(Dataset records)
* * * *
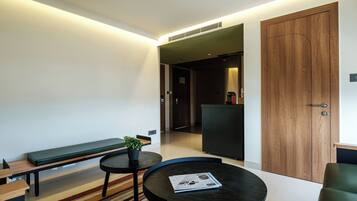 Urban Suite | Living area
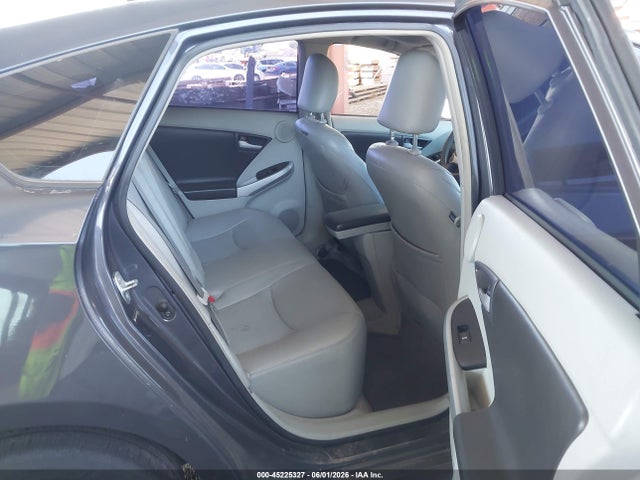 Toyota Prius Iii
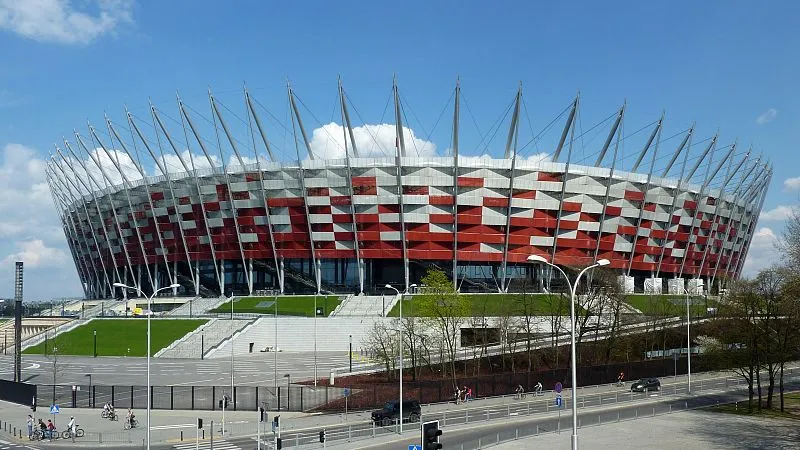 Chorzów i Warszawa podzielą się meczami piłkarskiej reprezentacji Polski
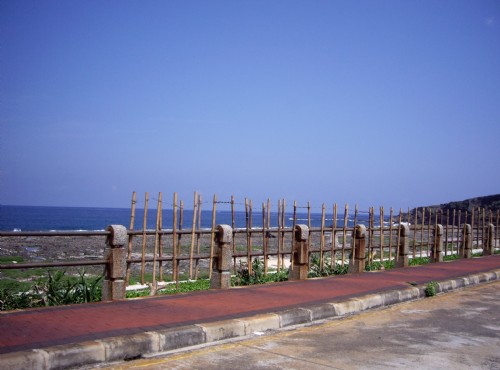 綠島環島自行車道-環島風光-海景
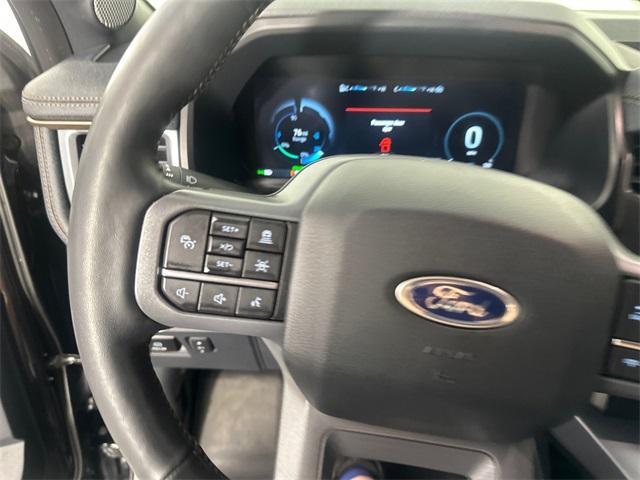 Photo of 2023 Black Metallic Ford F-150 Lightning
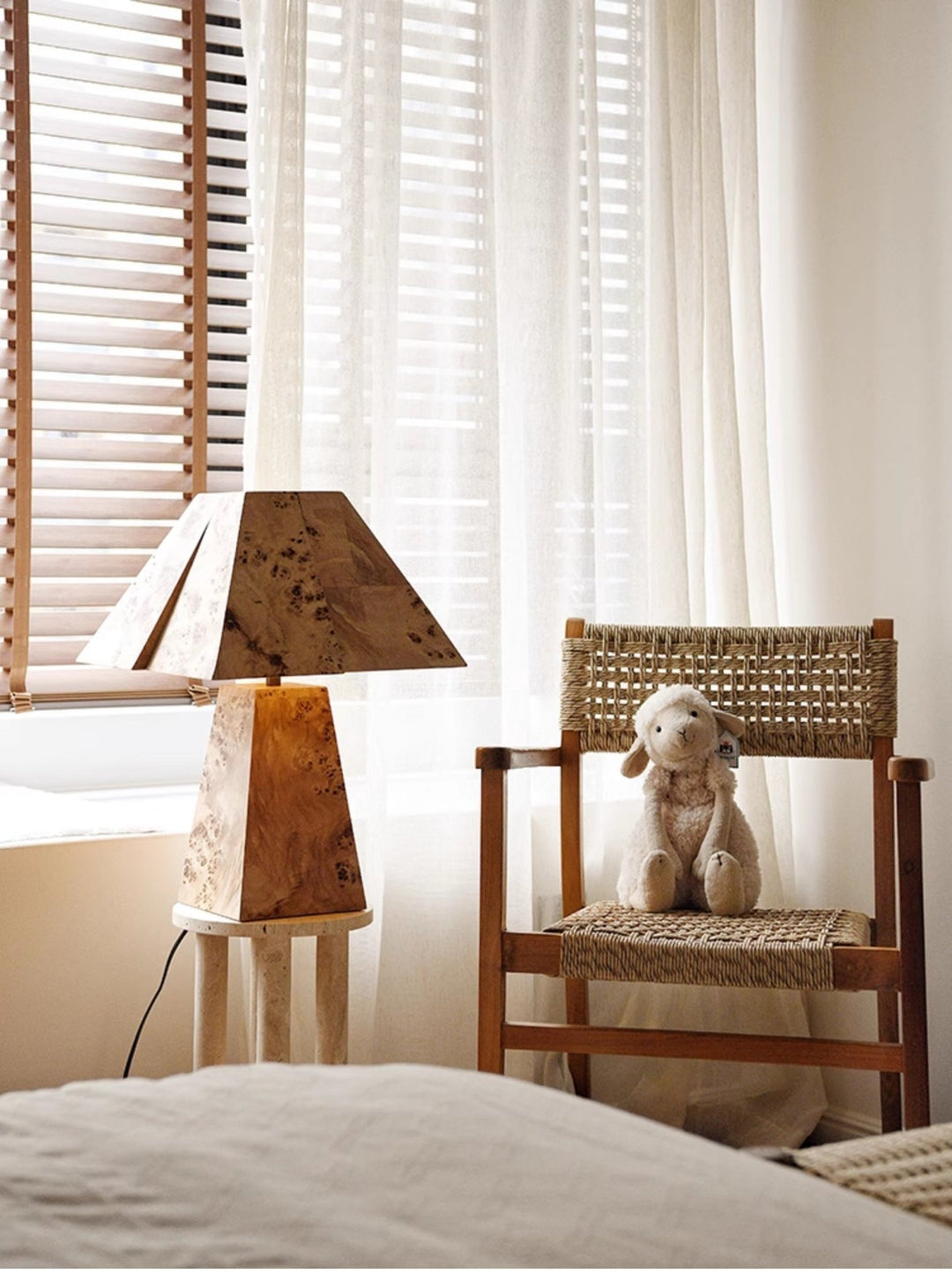 Alder Table Lamp - Vakkerlight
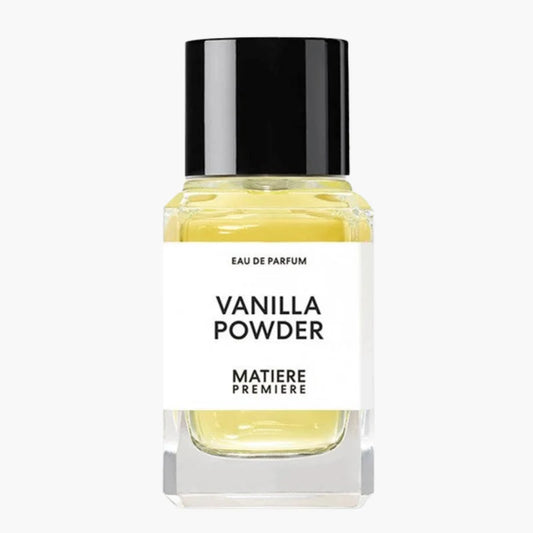 Matiere Premiere Vanilla Powder EDP – 3.4 oz / 100 mL Retail Bottle | DBoyd Fragrances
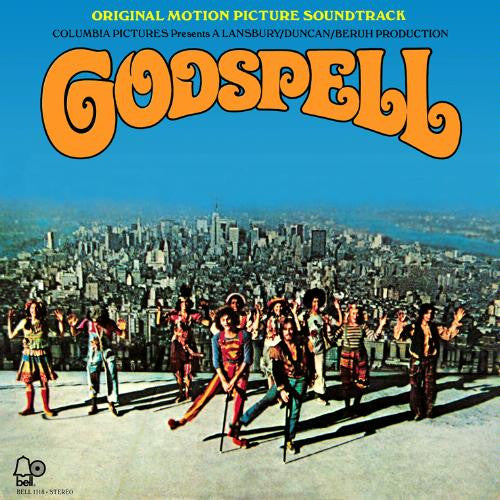 Various : Godspell (Original Motion Picture Soundtrack) (LP, Album)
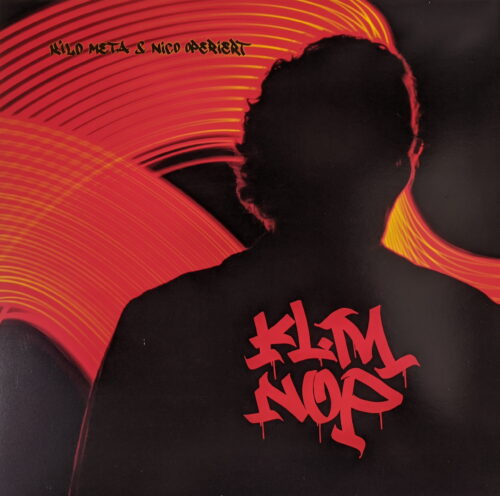 Kilo Meta & Nico Operiert - KLMNOP [VINYL LP]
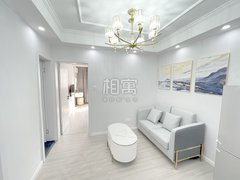 杭州拱墅潮鸣建国北路地铁口红会医院爱情故事金龙财富超大客厅干湿分离卫生间出租房源真实图片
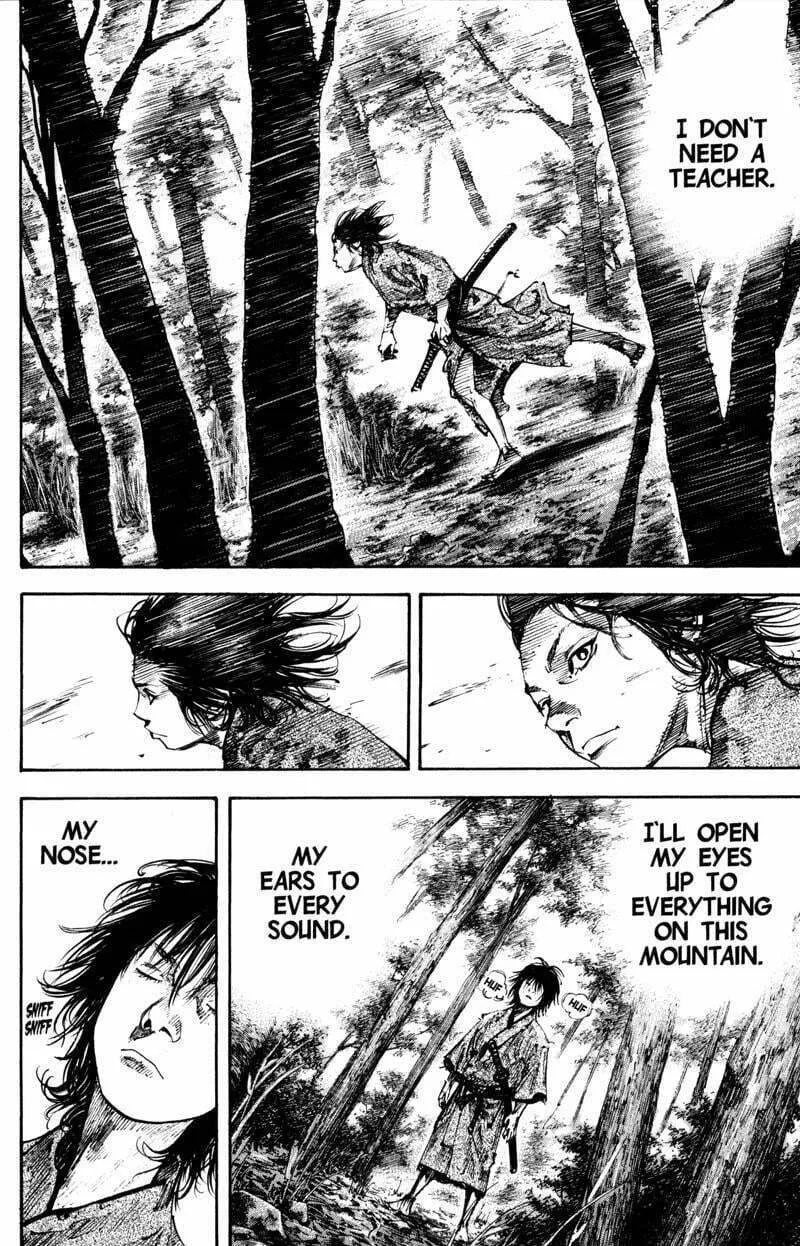 Vagabond Manga — Chapter 207 — Page 13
* * * *
EXERCISE DETAILS: What is needed is an exact reprint of every entry, pictures excluded.

ANSWER SPACE:
 Urban Suite | Living area
 Toyota Prius Iii
 Chorzów i Warszawa podzielą się meczami piłkarskiej reprezentacji Polski
 綠島環島自行車道-環島風光-海景
 Photo of 2023 Black Metallic Ford F-150 Lightning
 Alder Table Lamp - Vakkerlight
 Matiere Premiere Vanilla Powder EDP – 3.4 oz / 100 mL Retail Bottle | DBoyd Fragrances
 Various : Godspell (Original Motion Picture Soundtrack) (LP, Album)
 Kilo Meta & Nico Operiert - KLMNOP [VINYL LP]
 杭州拱墅潮鸣建国北路地铁口红会医院爱情故事金龙财富超大客厅干湿分离卫生间出租房源真实图片
 Vagabond Manga — Chapter 207 — Page 13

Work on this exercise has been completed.